Correspondence to: Marty M Meyer, MD, Division of Gastroenterology, Hepatology and Nutrition, the Ohio State University Wexner Medical Center, 395 West 12th Avenue, Suite 200, Columbus, OH 43210, United States. marty.meyer@osumc.edu
Telephone: + 1-614-2934191 Fax: +1-614-2938518
Received: July 28, 2013
Revised: September 12, 2013
Accepted: September 29, 2013
Published online: February 21, 2014
Processing time: 226 Days and 13.1 Hours
Abstract

AIM: To investigate our clinical experience with the colonic manifestations of phosphatase and tensin homolog on chromosome ten (PTEN) hamartoma tumor syndrome (PHTS) and to perform a systematic literature review regarding the same.

METHODS: This study was approved by the appropriate institutional review board prior to initiation. A clinical genetics database was searched for patients with PHTS or a component syndrome that received gastrointestinal endoscopy or pathology interpretation at our center. These patient’s records were retrospectively reviewed for clinical characteristics (including family history and genetic testing), endoscopy results and pathology findings. We also performed a systematic review of the literature for case series of PHTS or component syndromes that reported gastrointestinal manifestations and investigations published after consensus diagnostic criteria were established in 1996. These results were compiled and reported.

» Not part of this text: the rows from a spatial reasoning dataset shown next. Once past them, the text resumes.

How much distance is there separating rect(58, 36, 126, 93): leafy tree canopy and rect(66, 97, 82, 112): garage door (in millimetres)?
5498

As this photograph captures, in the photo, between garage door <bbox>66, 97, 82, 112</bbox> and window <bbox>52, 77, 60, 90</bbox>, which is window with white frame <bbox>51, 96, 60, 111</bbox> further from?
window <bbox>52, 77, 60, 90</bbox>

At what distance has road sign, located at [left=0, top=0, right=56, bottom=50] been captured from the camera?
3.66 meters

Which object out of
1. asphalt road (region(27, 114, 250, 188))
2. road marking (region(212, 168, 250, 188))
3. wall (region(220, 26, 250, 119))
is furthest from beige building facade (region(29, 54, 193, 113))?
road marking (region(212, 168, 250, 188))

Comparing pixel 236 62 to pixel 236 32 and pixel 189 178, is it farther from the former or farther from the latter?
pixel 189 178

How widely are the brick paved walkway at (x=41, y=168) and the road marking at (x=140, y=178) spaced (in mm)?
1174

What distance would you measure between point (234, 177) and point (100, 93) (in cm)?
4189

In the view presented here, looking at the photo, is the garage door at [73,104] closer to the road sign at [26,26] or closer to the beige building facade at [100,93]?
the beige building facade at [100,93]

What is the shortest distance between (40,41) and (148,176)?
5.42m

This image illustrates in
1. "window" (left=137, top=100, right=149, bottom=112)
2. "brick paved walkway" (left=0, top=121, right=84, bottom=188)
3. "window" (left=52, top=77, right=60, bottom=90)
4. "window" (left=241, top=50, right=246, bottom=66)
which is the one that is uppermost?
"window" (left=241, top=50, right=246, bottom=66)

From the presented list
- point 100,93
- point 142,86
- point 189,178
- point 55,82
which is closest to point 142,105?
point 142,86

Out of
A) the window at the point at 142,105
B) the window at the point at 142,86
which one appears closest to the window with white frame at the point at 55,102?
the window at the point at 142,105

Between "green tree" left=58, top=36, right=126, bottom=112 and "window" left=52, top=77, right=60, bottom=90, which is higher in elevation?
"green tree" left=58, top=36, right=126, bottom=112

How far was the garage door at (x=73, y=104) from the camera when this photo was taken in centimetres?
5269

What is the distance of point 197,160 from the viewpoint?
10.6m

RESULTS: Eight patients from our institution met initial inclusion criteria. Of these, 5 patients underwent 4.2 colonoscopies at mean age 45.8 ± 10.8 years. All were found to have colon polyps during their clinical course and polyp histology included adenoma, hyperplastic, ganglioneuroma and juvenile. No malignant lesions were identified. Two had multiple histologic types. One patient underwent colectomy due to innumerable polyps and concern for future malignant potential. Systematic literature review of PHTS patients undergoing endoscopy revealed 107 patients receiving colonoscopy at mean age 37.4 years. Colon polyps were noted in 92.5% and multiple colon polyp histologies were reported in 53.6%. Common polyp histologies included hyperplastic (43.6%), adenoma (40.4%), hamartoma (38.3%), ganglioneuroma (33%) and inflammatory (24.5%) polyps. Twelve (11.2%) patients had colorectal cancer at mean age 46.7 years (range 35-62). Clinical outcomes secondary to colon polyposis and malignancy were not commonly reported.

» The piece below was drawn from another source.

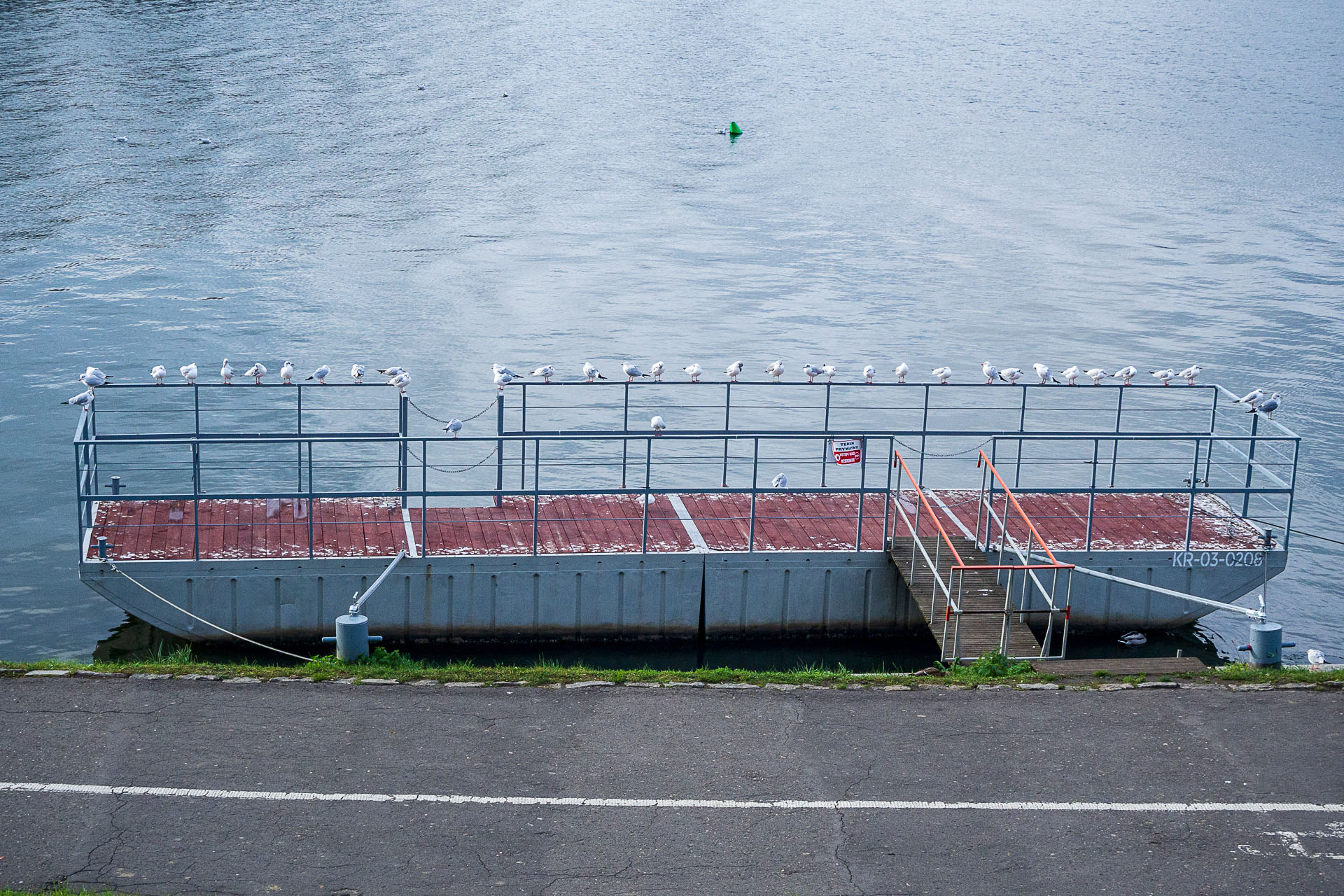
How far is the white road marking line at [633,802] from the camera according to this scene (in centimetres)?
1066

CONCLUSION: PHTS has a high prevalence of colon polyposis with multiple histologic types. It should be considered a mixed polyposis syndrome. Systematic review found an increased prevalence of colorectal cancer and we recommend initiating colonoscopy for colorectal cancer surveillance at age 35 years.

Keywords: Adenoma; Bannayan-Riley-Ruvalcaba syndrome; Colon polyps; Colorectal cancer; Cowden syndrome; Endoscopy; Ganglioneuroma; Hamartoma; Hyperplastic; Phosphatase and tensin homolog on chromosome ten

Core tip: Phosphatase and tensin homolog on chromosome ten (PTEN) hamartoma tumor syndrome has a high rate of colonic polyposis. In contrast with prior dogma, the majority of patients will have mixed polyp histologies including adenoma, hamartoma and hyperplastic. Thus, multiple polyp types should spur investigation for this syndrome with a thorough clinical exam and possibly genetic testing. There is likely an increased risk of colorectal cancer at a young age and surveillance colonoscopy is recommended. We recommend starting at age 35 years.